Some were patented. But...those ran out. They have trademarks on several elements, but iteasy to make a workaround. Heck, Pokémon and YuGiOh worked around thebpayent in then90's to take over the market from WotC, now Disney doesn't even have the patent in the way and their trademarks and IP are big guns to bring to the table.
 

Some were patented. But...those ran out. They have trademarks on several elements, but iteasy to make a workaround. Heck, Pokémon and YuGiOh worked around thebpayent in then90's to take over the market from WotC, now Disney doesn't even have the patent in the way and their trademarks and IP are big guns to bring to the table.
Wasn't pokemon a WotC game? That's why Hasbro bought them, no?
 

I wonder how true that remains. i think it is undoubtable that there was time that CR was a major driver of new players to D&D, but is that still the case?
Not sure how we want to assign credit now. But I think it's fair to say that CR did 2 important things that the hobby benefits from to this day.

1. It showed how fun the game can be.
2. It broke a lot of the social stigma around playing D&D, that existed even within "nerd" communities.
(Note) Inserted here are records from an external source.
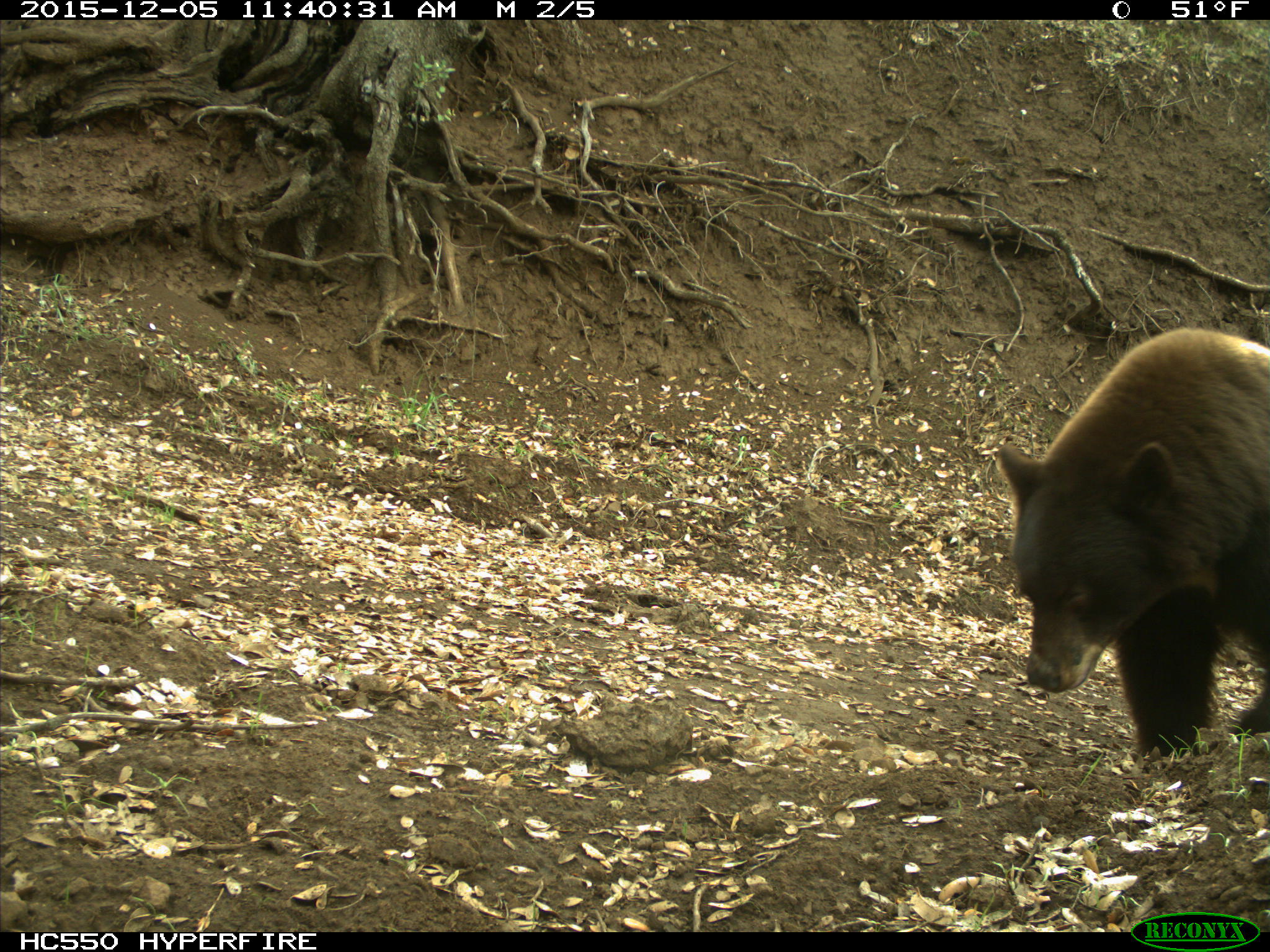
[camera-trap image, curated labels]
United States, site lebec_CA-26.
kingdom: Animalia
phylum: Chordata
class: Mammalia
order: Carnivora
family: Ursidae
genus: Ursus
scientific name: Ursus americanus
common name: american black bear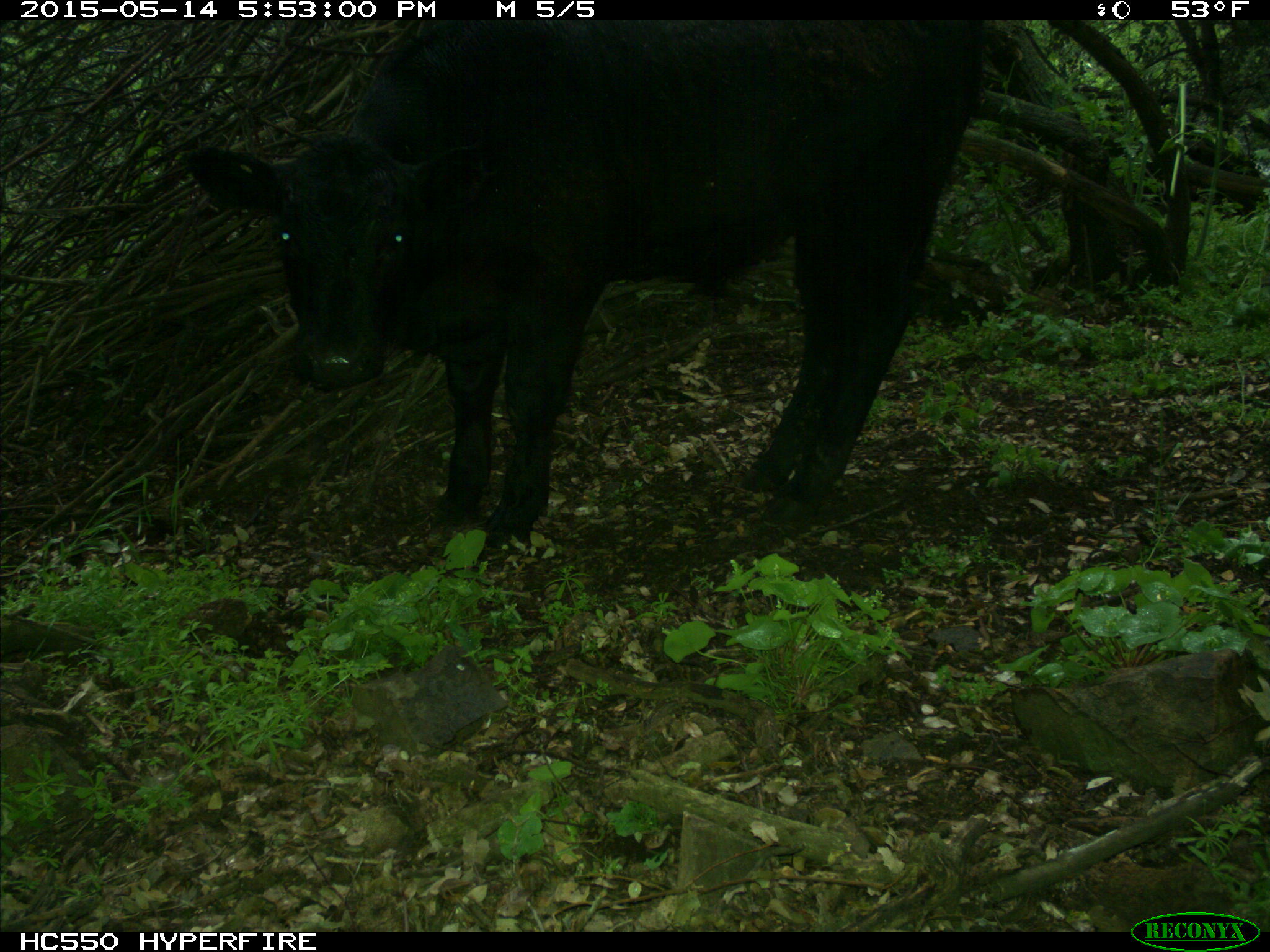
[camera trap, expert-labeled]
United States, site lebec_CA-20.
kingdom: Animalia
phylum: Chordata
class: Mammalia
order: Artiodactyla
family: Bovidae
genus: Bos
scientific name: Bos taurus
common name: domestic cow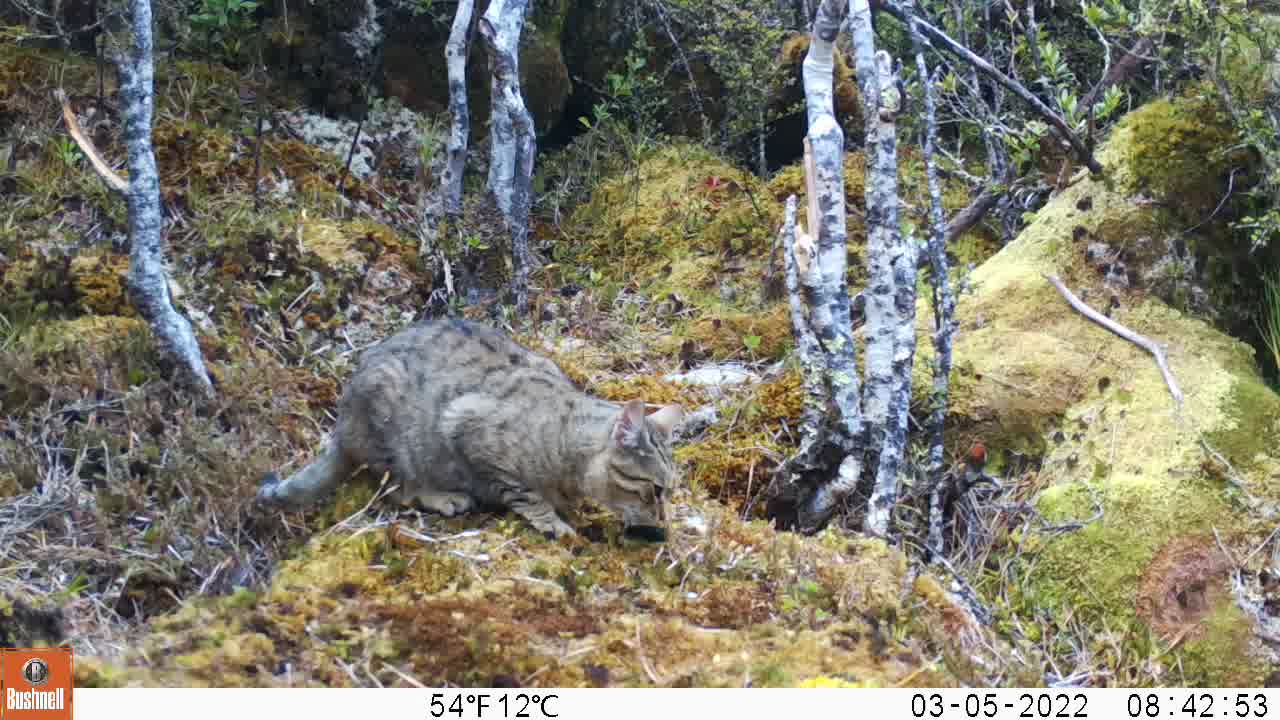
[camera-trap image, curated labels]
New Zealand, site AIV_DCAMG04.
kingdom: Animalia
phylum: Chordata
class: Mammalia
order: Carnivora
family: Felidae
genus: Felis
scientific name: Felis catus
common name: domestic cat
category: cat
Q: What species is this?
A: Cat (domestic cat) (Felis catus).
At least that's how it was for me. I was a nerdy teenager and frequently had passing interest in playing the game, but picking up a rulebook never really conveyed the actual game experience. And the people I knew who played seemed to me, at the time, militantly uncool.

As with a lot of teenage judgements, it wasn't very fair and it didn't receive much in the way of internal review. So it persisted into adulthood. Then one day an episode of Tabletop (because board games were cool enough..of course) rolls into one of the early CR episodes and I hear anime people (anime also cool enough..of course) playing D&D. It was clear that they were having fun, and they mostly didn't present as being on the social ultra-fringe.

The fun they were having is what hooked me into wanting to play, and the broken social stigma made me feel like it was going to be possible to find people I would enjoy playing with. Playing the game with folks since has also led me to reconsider some 1990's teenage biases..and they haven't held up well.. but I'm not sure I would have ever played if CR hadn't come around. Perhaps that's just true for me though.